Tuesday, October 21, 2014

The Ten Rules of Having Your Friends Help You Move

Yes, this post comes a little of you left-field. Recently I left a comment on Jessica's The Lovely Side website and she rolled it into a whole post. I personally haven't moved in a while, but I have racked up a lot of experience with it in the last few years.

Since I'm in my late twenties (that hurt me to type), I've helped my friends move quite a few times now. It's like weddings, every couple of months, a friend promises pizza and beer in exchange for moving their stuff across town. We all do it. We're too cheap for movers and you can't say no to friends.

I haven't moved in over three years now, but here's a lovely picture of me from that day. It was August in Arizona. I got an asymmetrical sunburn from how the boxes pulled my shirt neckline down. It was a terribly hot and long day, but it would have been much worse if I hadn't coerced all my friends to help.

In the years since, I've returned the favor numerous times. Just like weddings, there are good moves and bad moves.
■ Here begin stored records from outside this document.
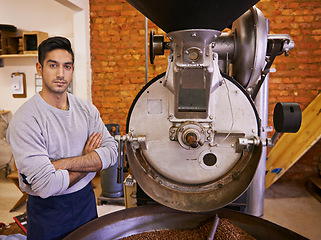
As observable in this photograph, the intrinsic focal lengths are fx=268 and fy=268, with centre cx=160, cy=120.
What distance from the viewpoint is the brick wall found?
3160mm

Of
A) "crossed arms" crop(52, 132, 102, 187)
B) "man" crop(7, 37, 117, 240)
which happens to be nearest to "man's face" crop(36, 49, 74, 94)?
"man" crop(7, 37, 117, 240)

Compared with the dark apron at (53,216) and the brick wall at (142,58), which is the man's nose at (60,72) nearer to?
the dark apron at (53,216)

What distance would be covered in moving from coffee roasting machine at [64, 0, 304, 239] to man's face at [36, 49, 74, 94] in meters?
0.56

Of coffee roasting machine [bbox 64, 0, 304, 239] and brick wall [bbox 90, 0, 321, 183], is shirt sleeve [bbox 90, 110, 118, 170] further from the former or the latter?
brick wall [bbox 90, 0, 321, 183]

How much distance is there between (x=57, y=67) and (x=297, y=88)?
291cm

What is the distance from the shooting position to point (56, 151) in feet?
4.18

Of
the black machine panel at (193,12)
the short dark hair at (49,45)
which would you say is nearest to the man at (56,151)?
the short dark hair at (49,45)

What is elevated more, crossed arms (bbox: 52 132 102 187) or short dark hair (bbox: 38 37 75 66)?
short dark hair (bbox: 38 37 75 66)

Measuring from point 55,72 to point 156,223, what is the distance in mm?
858

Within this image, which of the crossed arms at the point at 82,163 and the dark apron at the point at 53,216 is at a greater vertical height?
the crossed arms at the point at 82,163

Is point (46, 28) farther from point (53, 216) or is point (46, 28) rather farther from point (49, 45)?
point (53, 216)

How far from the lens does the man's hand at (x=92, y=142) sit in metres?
1.36

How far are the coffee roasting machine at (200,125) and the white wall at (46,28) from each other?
270 centimetres

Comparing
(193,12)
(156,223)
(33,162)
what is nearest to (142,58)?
(33,162)
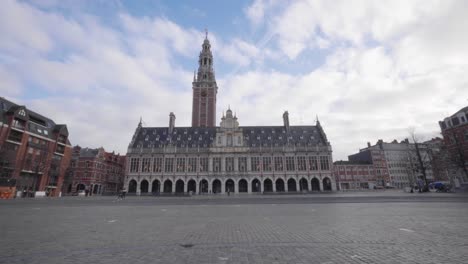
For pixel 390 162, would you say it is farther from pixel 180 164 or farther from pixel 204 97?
pixel 180 164

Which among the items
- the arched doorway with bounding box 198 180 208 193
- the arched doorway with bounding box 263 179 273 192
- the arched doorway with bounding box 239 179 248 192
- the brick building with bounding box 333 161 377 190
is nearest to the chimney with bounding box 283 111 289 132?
the arched doorway with bounding box 263 179 273 192

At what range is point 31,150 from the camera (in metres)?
43.8

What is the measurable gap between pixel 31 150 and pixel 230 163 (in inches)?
1590

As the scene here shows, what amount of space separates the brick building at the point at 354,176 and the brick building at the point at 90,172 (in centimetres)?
6839

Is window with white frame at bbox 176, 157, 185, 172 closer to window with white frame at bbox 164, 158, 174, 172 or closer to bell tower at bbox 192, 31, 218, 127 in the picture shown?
window with white frame at bbox 164, 158, 174, 172

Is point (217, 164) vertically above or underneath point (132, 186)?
above

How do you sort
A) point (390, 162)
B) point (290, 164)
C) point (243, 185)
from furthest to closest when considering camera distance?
point (390, 162)
point (290, 164)
point (243, 185)

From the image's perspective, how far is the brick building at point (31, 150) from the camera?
3925 centimetres

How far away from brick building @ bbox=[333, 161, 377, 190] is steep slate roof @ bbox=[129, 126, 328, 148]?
2155 centimetres

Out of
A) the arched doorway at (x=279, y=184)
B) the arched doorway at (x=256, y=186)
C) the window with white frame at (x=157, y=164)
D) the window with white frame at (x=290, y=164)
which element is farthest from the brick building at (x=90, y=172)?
the window with white frame at (x=290, y=164)

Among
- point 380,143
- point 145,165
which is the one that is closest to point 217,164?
point 145,165

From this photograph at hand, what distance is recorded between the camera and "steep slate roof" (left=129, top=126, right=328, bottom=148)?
57344 mm

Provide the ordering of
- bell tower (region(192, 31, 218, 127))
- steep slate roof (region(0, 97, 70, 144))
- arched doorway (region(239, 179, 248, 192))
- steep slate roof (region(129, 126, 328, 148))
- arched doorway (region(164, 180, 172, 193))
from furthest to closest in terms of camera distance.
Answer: bell tower (region(192, 31, 218, 127)), steep slate roof (region(129, 126, 328, 148)), arched doorway (region(164, 180, 172, 193)), arched doorway (region(239, 179, 248, 192)), steep slate roof (region(0, 97, 70, 144))

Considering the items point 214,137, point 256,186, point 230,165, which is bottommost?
point 256,186
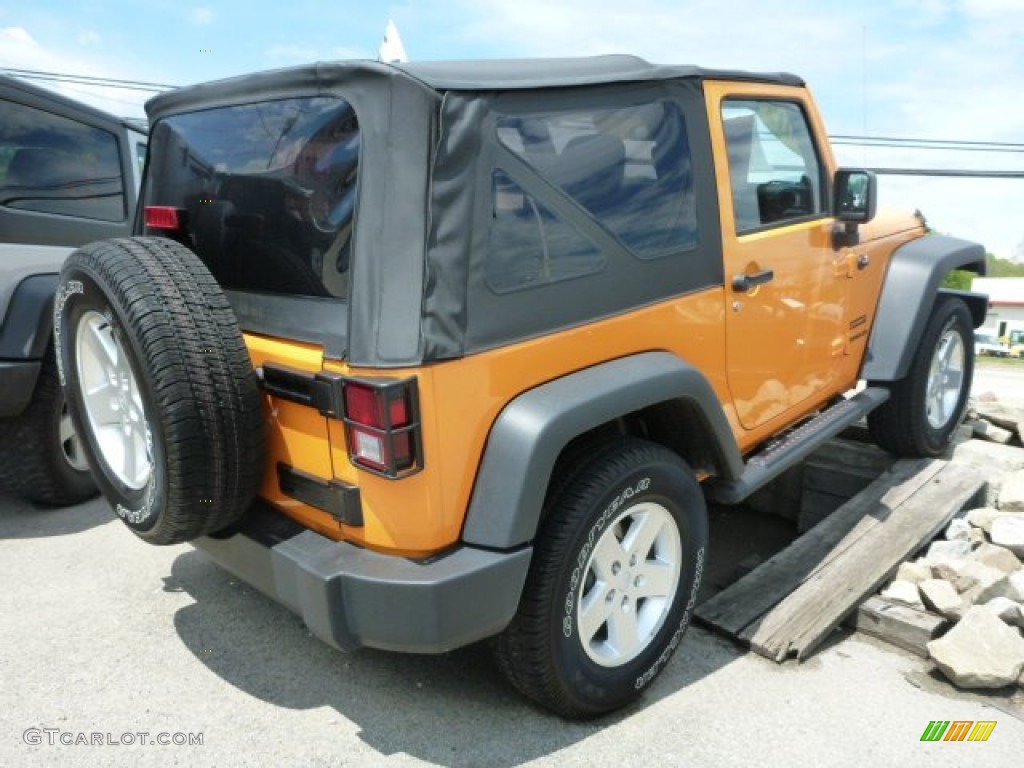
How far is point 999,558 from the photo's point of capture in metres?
3.35

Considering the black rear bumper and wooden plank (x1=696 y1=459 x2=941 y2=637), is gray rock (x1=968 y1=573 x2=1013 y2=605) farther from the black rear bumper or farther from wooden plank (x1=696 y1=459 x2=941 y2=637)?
the black rear bumper

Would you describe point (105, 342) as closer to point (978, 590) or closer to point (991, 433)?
point (978, 590)

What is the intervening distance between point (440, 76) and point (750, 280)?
1.45m

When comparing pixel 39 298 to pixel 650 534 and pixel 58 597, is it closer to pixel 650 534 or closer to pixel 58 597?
pixel 58 597

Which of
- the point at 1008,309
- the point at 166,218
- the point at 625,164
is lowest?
the point at 1008,309

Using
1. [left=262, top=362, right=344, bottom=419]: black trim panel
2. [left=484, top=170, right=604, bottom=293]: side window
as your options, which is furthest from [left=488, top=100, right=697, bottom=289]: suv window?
[left=262, top=362, right=344, bottom=419]: black trim panel

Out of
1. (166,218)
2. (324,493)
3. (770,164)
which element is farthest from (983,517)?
(166,218)

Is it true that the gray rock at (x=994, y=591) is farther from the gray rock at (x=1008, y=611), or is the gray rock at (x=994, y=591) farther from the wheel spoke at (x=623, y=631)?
the wheel spoke at (x=623, y=631)

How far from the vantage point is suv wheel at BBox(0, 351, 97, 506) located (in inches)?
148

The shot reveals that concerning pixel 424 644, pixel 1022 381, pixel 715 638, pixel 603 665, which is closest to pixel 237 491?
pixel 424 644

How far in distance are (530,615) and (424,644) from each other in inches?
12.8

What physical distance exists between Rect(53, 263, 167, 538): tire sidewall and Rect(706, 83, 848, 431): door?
189cm

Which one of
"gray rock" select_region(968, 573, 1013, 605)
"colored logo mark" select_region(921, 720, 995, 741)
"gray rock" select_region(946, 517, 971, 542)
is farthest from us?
"gray rock" select_region(946, 517, 971, 542)

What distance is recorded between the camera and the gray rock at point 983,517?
367 cm
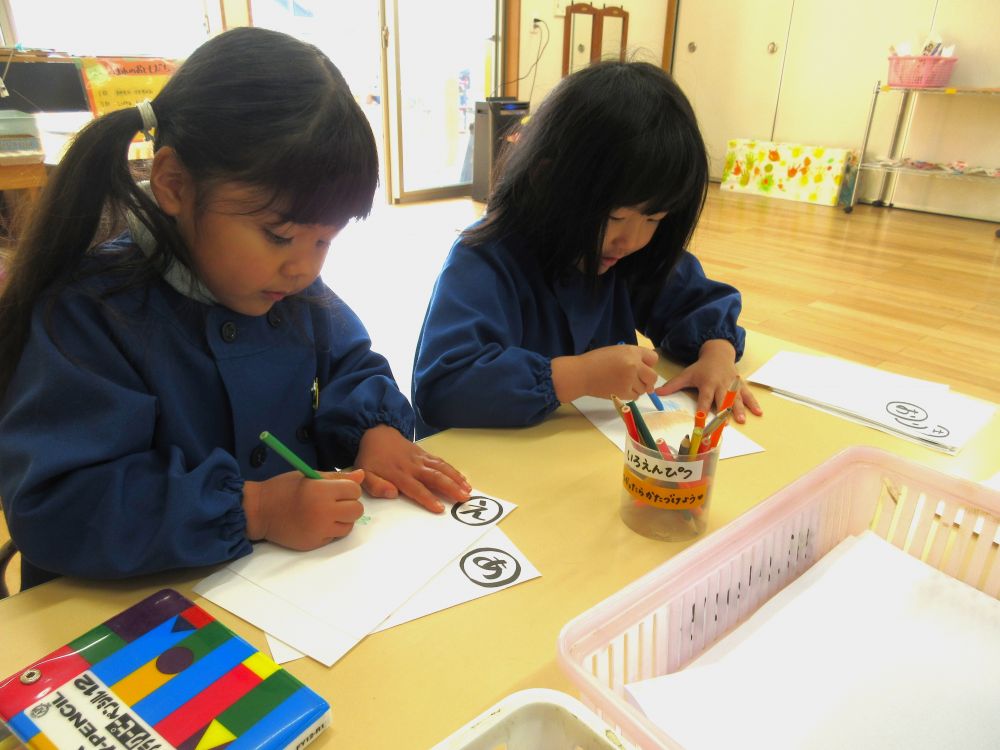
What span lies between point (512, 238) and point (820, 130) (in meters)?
4.71

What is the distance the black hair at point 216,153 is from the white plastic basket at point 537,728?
45 centimetres

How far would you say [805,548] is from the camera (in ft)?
1.98

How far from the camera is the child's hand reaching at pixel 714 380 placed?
2.90 feet

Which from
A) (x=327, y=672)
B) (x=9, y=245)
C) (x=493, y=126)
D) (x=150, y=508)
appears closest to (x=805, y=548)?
(x=327, y=672)

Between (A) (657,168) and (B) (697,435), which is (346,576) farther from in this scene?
(A) (657,168)

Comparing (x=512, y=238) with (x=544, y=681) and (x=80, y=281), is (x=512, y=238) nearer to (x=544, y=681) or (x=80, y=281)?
(x=80, y=281)

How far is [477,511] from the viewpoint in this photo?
639 millimetres

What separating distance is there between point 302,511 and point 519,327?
0.49 meters

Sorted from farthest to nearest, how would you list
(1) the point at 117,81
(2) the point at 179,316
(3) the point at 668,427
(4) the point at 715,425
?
(1) the point at 117,81 < (3) the point at 668,427 < (2) the point at 179,316 < (4) the point at 715,425

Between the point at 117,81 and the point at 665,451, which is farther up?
the point at 117,81

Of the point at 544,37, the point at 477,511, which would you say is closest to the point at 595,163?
the point at 477,511

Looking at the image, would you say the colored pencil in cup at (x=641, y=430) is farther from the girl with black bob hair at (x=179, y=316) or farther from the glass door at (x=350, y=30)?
the glass door at (x=350, y=30)

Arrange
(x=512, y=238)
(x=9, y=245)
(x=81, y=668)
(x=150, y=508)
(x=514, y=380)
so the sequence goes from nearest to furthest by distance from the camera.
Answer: (x=81, y=668), (x=150, y=508), (x=9, y=245), (x=514, y=380), (x=512, y=238)

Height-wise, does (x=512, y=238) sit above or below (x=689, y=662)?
above
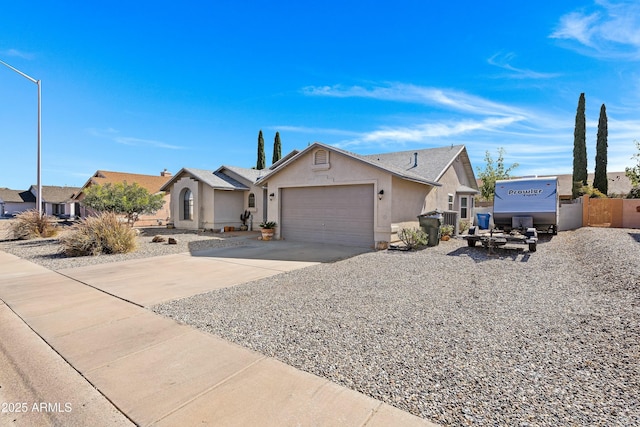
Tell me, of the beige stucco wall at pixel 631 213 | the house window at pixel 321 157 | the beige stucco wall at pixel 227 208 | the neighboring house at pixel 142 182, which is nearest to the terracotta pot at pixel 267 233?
the house window at pixel 321 157

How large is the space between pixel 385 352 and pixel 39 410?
3300 millimetres

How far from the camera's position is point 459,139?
74.9 feet

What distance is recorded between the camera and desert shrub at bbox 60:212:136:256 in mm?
10141

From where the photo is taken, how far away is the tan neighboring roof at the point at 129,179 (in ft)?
93.8


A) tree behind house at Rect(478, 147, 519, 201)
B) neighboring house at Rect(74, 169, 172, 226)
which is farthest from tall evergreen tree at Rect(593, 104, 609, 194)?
neighboring house at Rect(74, 169, 172, 226)

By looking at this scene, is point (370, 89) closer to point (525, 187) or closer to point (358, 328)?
point (525, 187)

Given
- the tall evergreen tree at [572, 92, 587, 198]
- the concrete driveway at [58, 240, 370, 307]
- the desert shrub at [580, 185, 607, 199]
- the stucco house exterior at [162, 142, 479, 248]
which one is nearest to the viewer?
the concrete driveway at [58, 240, 370, 307]

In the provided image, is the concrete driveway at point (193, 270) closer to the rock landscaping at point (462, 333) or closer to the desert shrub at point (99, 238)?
the rock landscaping at point (462, 333)

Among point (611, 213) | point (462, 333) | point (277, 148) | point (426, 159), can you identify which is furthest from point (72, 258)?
point (277, 148)

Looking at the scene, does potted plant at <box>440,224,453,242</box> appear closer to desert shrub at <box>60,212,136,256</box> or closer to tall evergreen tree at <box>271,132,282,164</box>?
Answer: desert shrub at <box>60,212,136,256</box>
Here are the ten rules of having your friends help you move so that they will still be your friends by the end of the day.

  1. HAVE YOUR STUFF PACKED UP BEFORE YOUR FRIENDS SHOW UP. This is first and in all caps because it has happened to me waaaay too often.  Your friends don't want to help you pack or clean, they just want to move boxes in and out of vehicles. Don't be that guy.
  2. Clearly label on boxes and furniture what room you want it put in. On a sofa, it can be as simple as a piece of painter's tape with 'LIVING ROOM' written on it in marker. The less people have to ask you questions, the faster everything will go. 
  3. Have a truck/trailer/moving van ready. Again, this should be pretty much common sense, but don't try to make all your furniture fit in people's cars. 
  4. On that same note, have a spatially aware person in charge of fitting all the furniture and boxes together. Having to unpack and repack a moving truck because the mattress doesn't fit is miserable. designate a person to tetris everything into place to keep people from just throwing boxes in the back of the truck. The more stuff you can fit in each vehicle should minimize the amount of trips you'll need to take. 
  5. Pack boxes with breakables and fragile items you couldn't stand to lose in your own car. Don't put that pressure on your friends. Let them take big bags of clothes and boardgames and books and anything else that they probably won't damage. 
  6. Give a piece of paper to everyone with the address of the new place. Asking people just to follow you is not OK. They should have the address, general direction on how to get there, and maybe a description of what the house looks like. Helping a friend move, he transposed two of the numbers in the address, wanted us all to follow him, proceeded to pull over for things falling off the back of the trailer, and lost most of us. I refuse to speed through a yellow light in a crammed car full of your belongings.
  7. Have food ready and waiting at the new place. When we moved, I sent my sister ahead to pick up pizzas and sodas. That meal midway through should give you a good second wind to unload everything. Trading food for moving doesn't count if it's some future promise of food another day.
  8. Just like weddings, you get one, maybe two, moves tops our of your friends before they refuse to help you anymore. I have a friend who moves roughly once a year. Once his lease is up, he's sick of his place and he's out. If you choose to move that often, calculate the cost of movers into your budget because your friends are over it. 
  9. Make sure the utilities are turned on at the new place. When I moved into my first apartment, my roommate hadn't gotten the electricity turned on yet, which she did not tell me until I had arrived at the apartment with all of my stuff. She thought I was being whiny because there wouldn't be AC. I was upset because I didn't want to move in in the dark. We had roughly 30 minutes to unload four vehicles before night fall. Then, I had to dig through all the boxes to make an overnight bag to stay at Dan's place. There needs to be electricity, water, and working heat/cooling. Also, toilet paper.
  10. Try to make it fun. Play some music. Dance around. Jump in the pool for an impromptu pool party at the end of the day. It will be a long day, but it can be a great memory with your friends if you smile through it.
Moving is so incredibly stressful, just make sure to follow these rules so that you aren't stressing everyone else out as well.